NMB boss calls on govt to ban raw cashew exports

21Jun 2016
Victor Karega
The Guardian
NMB boss calls on govt to ban raw cashew exports

National Microfinance Bank Plc CEO and Managing Director Ineke Bussemaker has called on the government to ban raw cashew exports and instead process it in the country for the development of the sector.

Ineke Bussemaker

The move, she said, will increase economic value, protect farmers from exploitation by middlemen and enhance private investment. She urged the government to put in place a consistent and coherent strategy in the value chain by investing in research for the growth of the sector that supports the livelihood of thousands of Tanzanians.

“I think the government whose development agenda is hinged on an industrialized economy, is missing an investment opportunity in encouraging the export of raw cashew nuts. Instead, it should process cashews in the country.

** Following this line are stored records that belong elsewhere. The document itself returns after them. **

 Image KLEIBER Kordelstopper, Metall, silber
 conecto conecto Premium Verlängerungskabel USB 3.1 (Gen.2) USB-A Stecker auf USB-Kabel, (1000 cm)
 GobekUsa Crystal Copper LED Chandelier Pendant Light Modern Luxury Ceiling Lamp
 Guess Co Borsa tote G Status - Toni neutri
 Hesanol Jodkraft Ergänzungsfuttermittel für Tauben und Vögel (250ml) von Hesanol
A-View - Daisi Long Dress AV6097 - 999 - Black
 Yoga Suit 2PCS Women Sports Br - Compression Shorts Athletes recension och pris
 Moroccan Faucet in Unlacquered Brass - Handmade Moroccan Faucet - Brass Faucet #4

By having its own its own cashew processing plant capabilities in Tanzania, it will be able to create jobs and add value to processed cashew for the benefit of famers and the country”, she advised.

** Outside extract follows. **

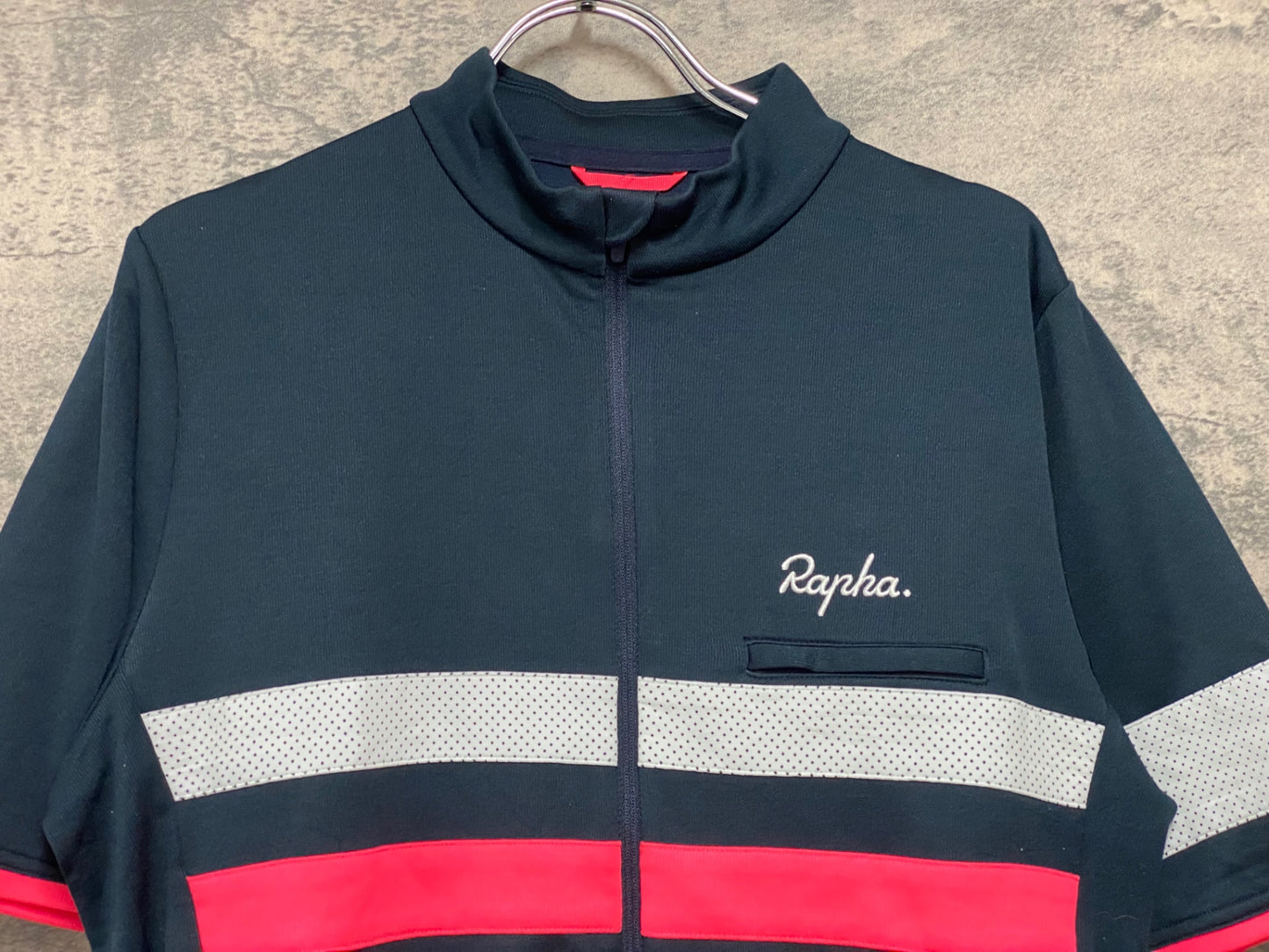 JB036 ラファ Rapha BREVET JERSEY Ⅱ 半袖 サイクルジャージ 紺 L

Bussemaker pointed out that Tanzania had great opportunities for economic growth, citing lack of execution as the biggest challenge to making the opportunities a reality. The other bottlenecks to doing business, she said, were the complicated taxation system and the high costs that investors incur in starting businesses.

To mitigate the situation, Bussemaker said the government should provide tax incentives to prospective investors that are keen on putting in multi-million dollar investments in the country. The NMB boss explained that investment in the cashew nut sector is critical because of the growing demand for the world’s favourite nut.

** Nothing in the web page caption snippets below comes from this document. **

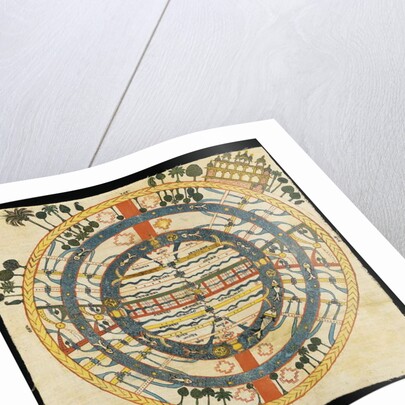 Jain Cosmic diagram, Jambudvpida, Bikaner by Indian School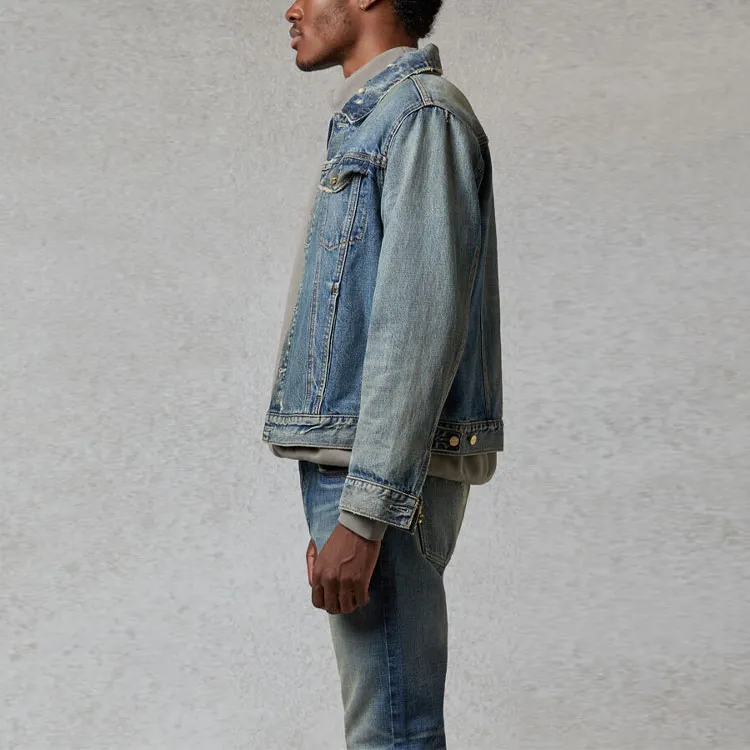 Fear Of God Essentials Denim Trucker Jacket-3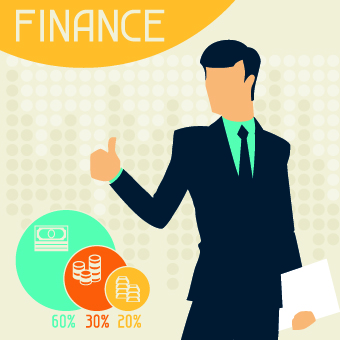 Vintage Banking and finance design vector 04 vintage finance banking   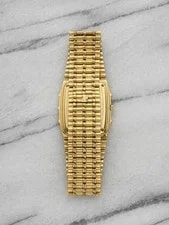 1980s Audemars Piguet Bamboo 18K Yellow Gold Champagne Dial Quartz 27 Mm 3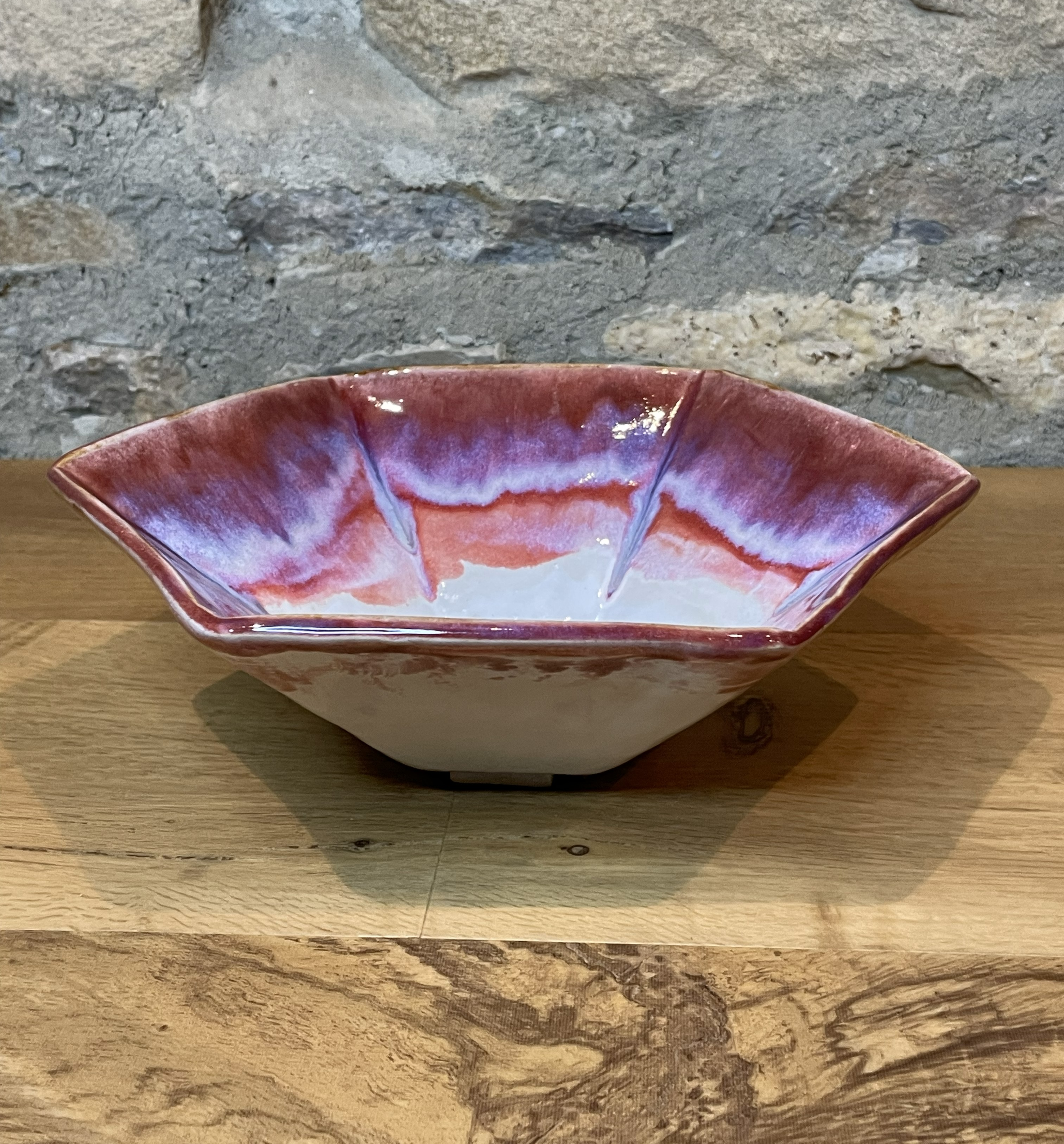 Bowl - Hexagonal Pink & Purple - 226
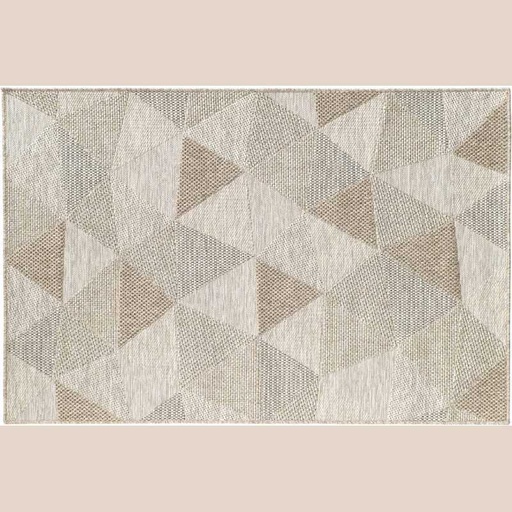 Tapis rectangle 120 x 170 cm tisse plat odilon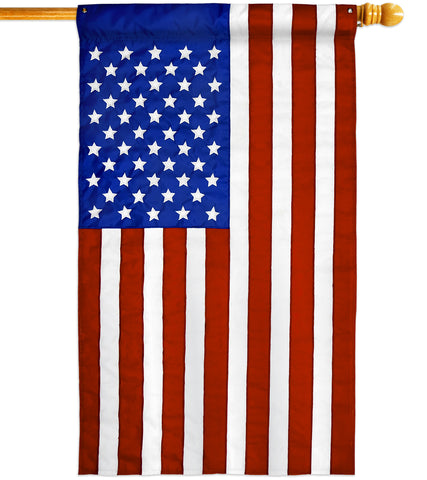 USA - States Americana Vertical Applique Decorative Flags HG108001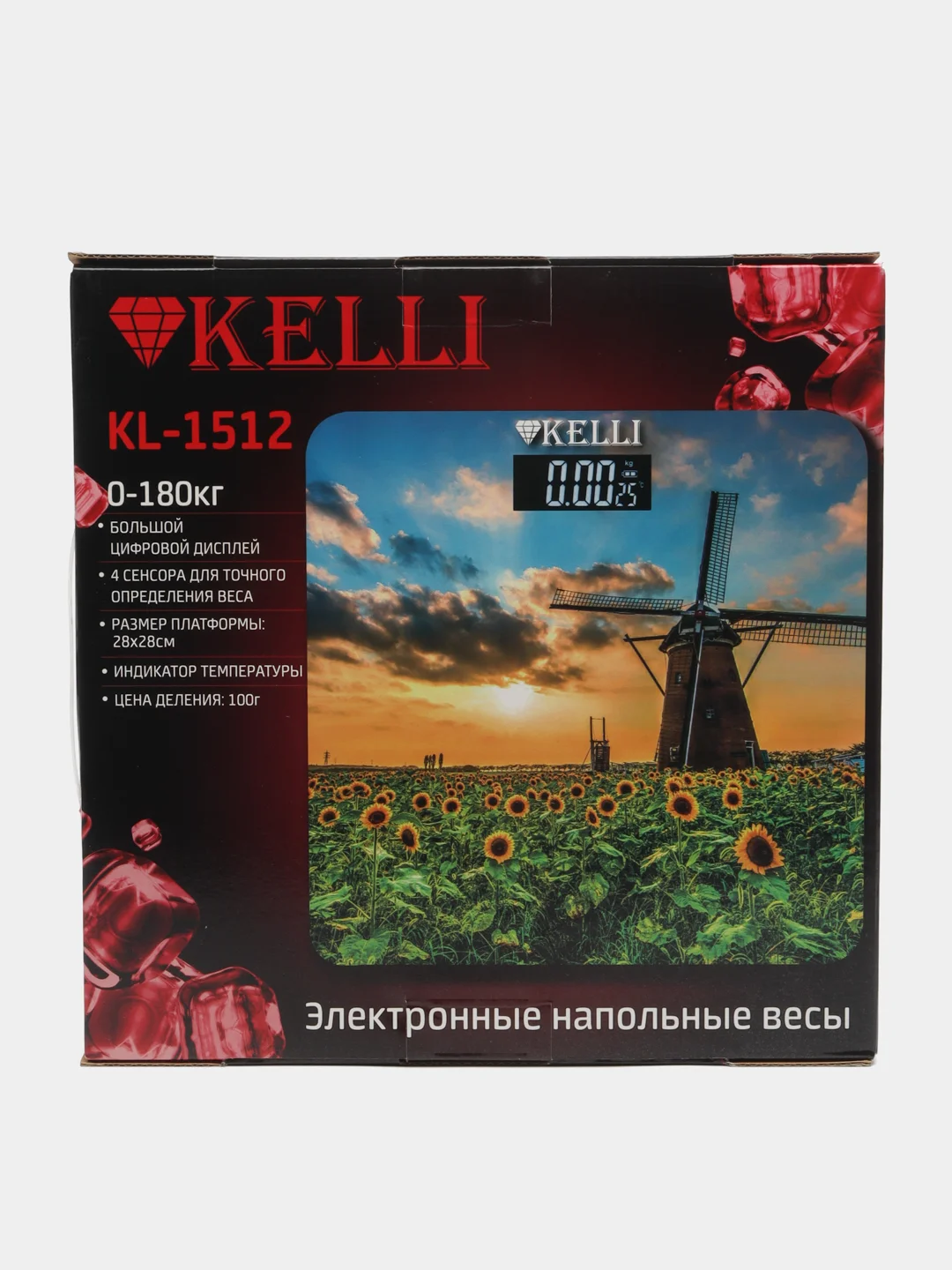 Желтый весы напольные электронные KELLI KL-1511, 1512, 1513, 1514, 1520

Tanzania produces between 150,000 and 200,000 metric tonnes of the nut, which is exported in raw form, thus denying the producers the much-needed income.
According to Cashew nut Board of Tanzania (CBT), the farmers received relatively handsome prices for their crop, ranging between 2,400/- and 2,900/-per kilogram in the just-ended season.

“Growers through the warehouse receipt system have received commendable prices this season compared to their counterparts outside the system, who have sold their produce at 2,000/-,” CBT Director General Mfaume Juma said.

The cashew nut, tea and coffee sectors, she said, have the potential to create jobs through value chain addition. However, they have been dogged by capacity constraints and lack of marketing direction.

Bussemaker noted that if the government would implement sound and sustainable agricultural practices, local cashew growers would increase yields and feed the processing plants.

Overall, Tanzania needed to invest heavily on infrastructure development such as roads and railways and also invest in human resources so as to have a skilled workforce, she summed up.